Exercise aim
Beginning at the line that contains "Vietnam;Lao, site loc_0093, 2018-11-01", transcribe every line up to the last one in the material below. Include no other lines.
- - - - - - -
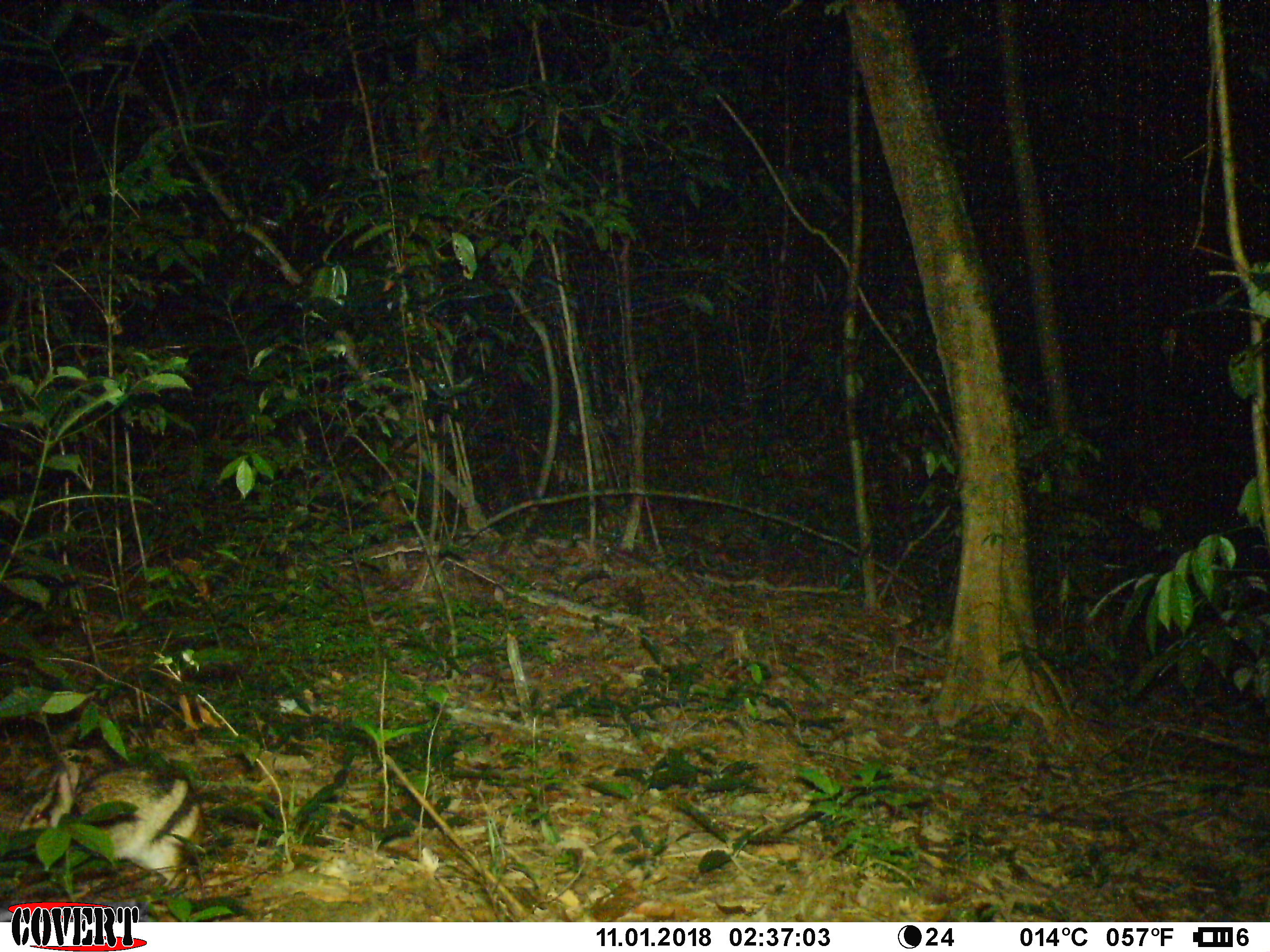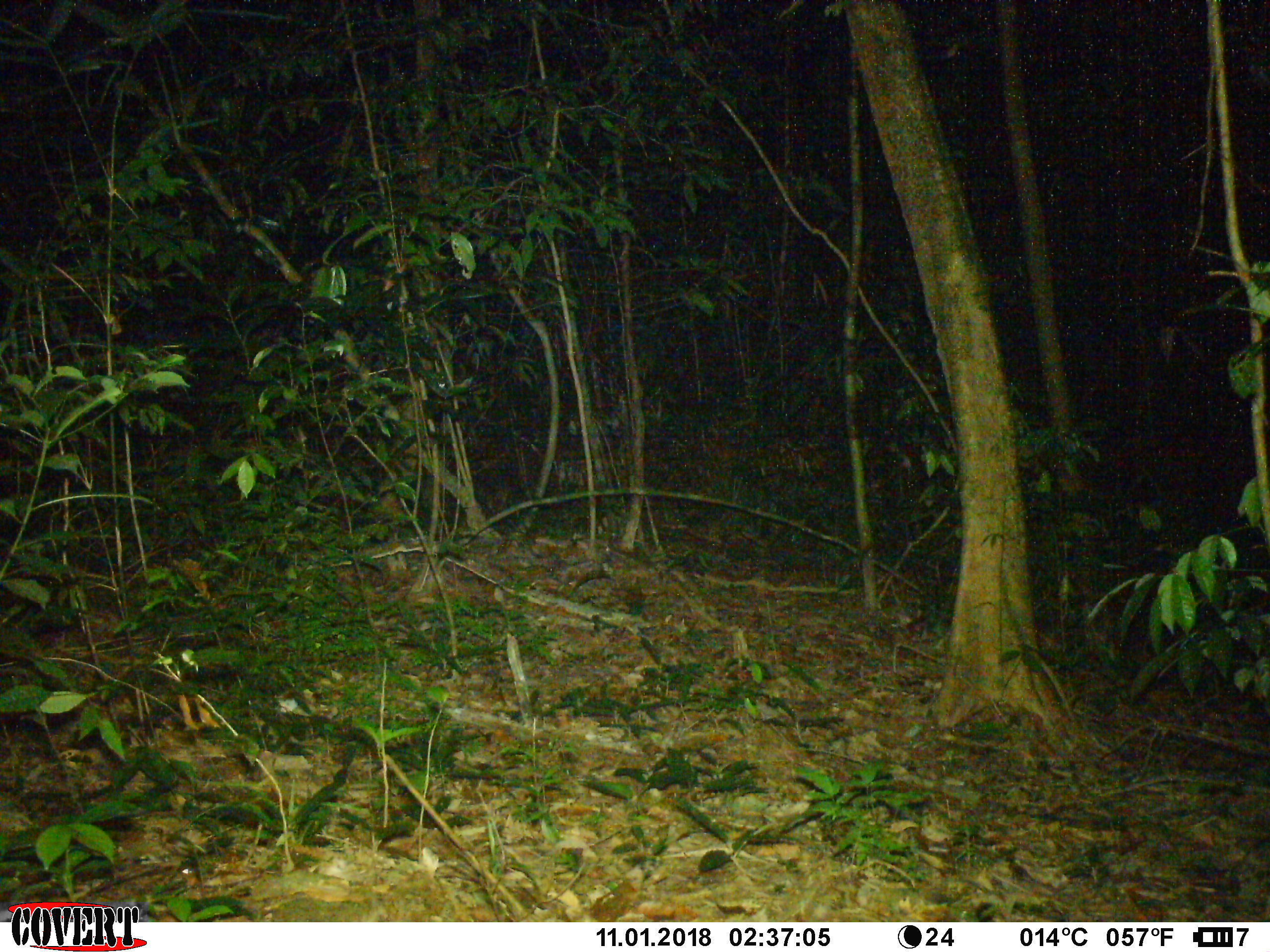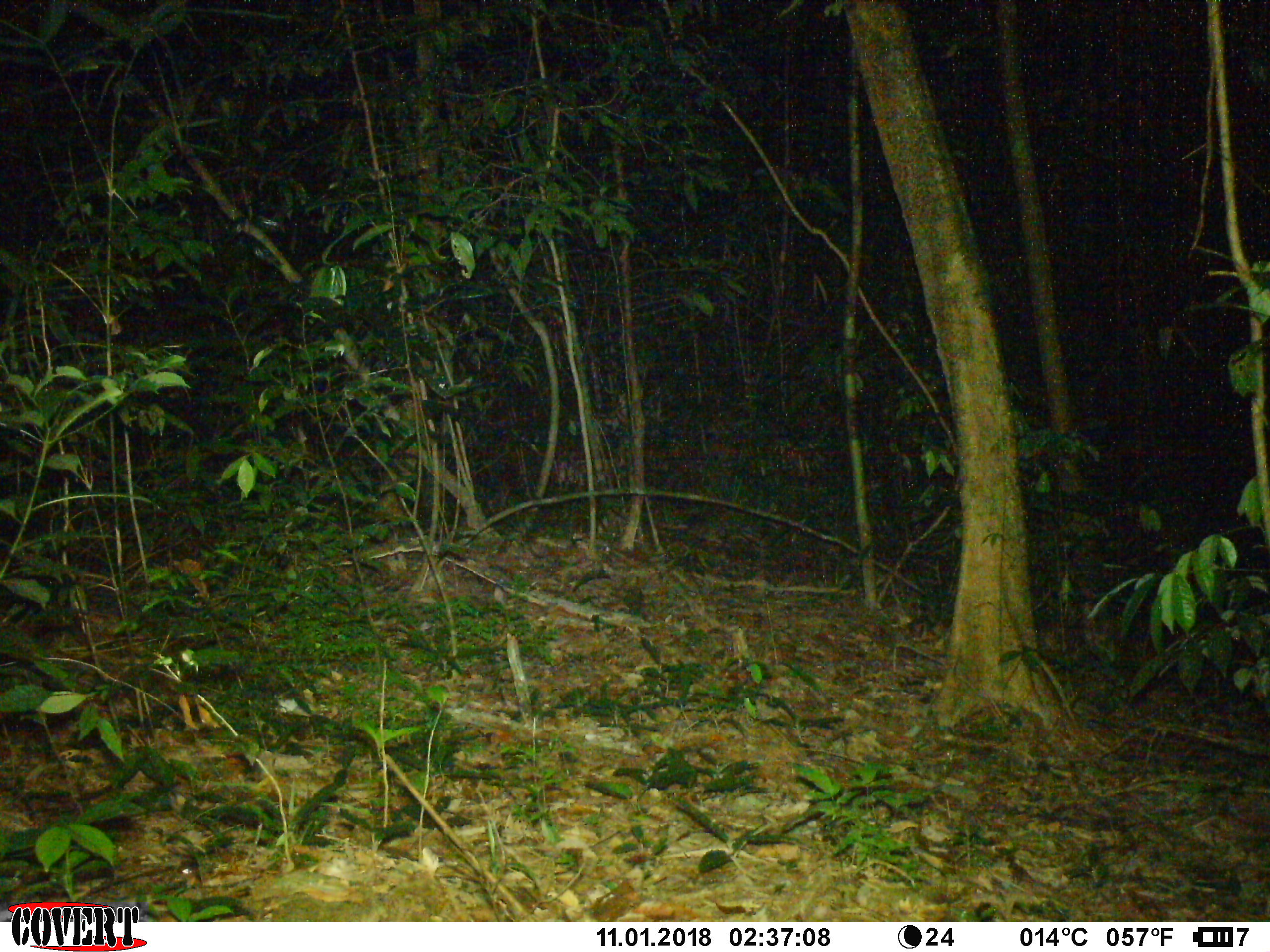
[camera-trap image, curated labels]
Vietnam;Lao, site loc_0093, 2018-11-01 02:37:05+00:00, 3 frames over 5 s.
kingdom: Animalia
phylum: Chordata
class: Mammalia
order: Lagomorpha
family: Leporidae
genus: Nesolagus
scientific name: Nesolagus timminsi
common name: annamite striped rabbit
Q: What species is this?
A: Annamite striped rabbit (Nesolagus timminsi).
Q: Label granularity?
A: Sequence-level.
- - - - - - -
Written solution
Vietnam;Lao, site loc_0093, 2018-11-01 02:37:05+00:00, 3 frames over 5 s.
kingdom: Animalia
phylum: Chordata
class: Mammalia
order: Lagomorpha
family: Leporidae
genus: Nesolagus
scientific name: Nesolagus timminsi
common name: annamite striped rabbit
Q: What species is this?
A: Annamite striped rabbit (Nesolagus timminsi).
Q: Label granularity?
A: Sequence-level.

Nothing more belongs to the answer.